-- start DATA PROVIDED --
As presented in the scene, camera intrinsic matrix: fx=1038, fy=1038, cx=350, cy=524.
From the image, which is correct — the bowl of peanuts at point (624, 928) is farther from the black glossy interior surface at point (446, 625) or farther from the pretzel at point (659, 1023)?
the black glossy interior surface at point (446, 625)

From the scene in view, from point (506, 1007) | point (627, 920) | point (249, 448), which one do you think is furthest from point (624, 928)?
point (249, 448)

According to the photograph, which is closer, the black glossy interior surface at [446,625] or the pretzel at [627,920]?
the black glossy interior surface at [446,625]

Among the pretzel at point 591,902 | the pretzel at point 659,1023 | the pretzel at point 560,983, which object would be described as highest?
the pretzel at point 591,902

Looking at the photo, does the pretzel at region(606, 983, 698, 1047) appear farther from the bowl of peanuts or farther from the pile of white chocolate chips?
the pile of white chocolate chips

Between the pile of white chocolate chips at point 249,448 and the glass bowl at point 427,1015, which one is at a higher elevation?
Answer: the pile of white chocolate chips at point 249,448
-- end DATA PROVIDED --
• **GIVEN TASK**: Write out every entry above word for word, keeping each line unchanged.

• **COMPLETE OUTPUT**:
As presented in the scene, camera intrinsic matrix: fx=1038, fy=1038, cx=350, cy=524.
From the image, which is correct — the bowl of peanuts at point (624, 928) is farther from the black glossy interior surface at point (446, 625) or farther from the pretzel at point (659, 1023)?
the black glossy interior surface at point (446, 625)

From the scene in view, from point (506, 1007) | point (627, 920) | point (249, 448), which one do you think is furthest from point (624, 928)?
point (249, 448)

According to the photograph, which is closer, the black glossy interior surface at [446,625] or the pretzel at [627,920]?
the black glossy interior surface at [446,625]

Among the pretzel at point 591,902 | the pretzel at point 659,1023 | the pretzel at point 560,983, which object would be described as highest?
the pretzel at point 591,902

Looking at the photo, does the pretzel at region(606, 983, 698, 1047) appear farther from the bowl of peanuts or farther from the pile of white chocolate chips?
the pile of white chocolate chips

Between the pile of white chocolate chips at point 249,448 and the glass bowl at point 427,1015, which one is at a higher elevation?
Answer: the pile of white chocolate chips at point 249,448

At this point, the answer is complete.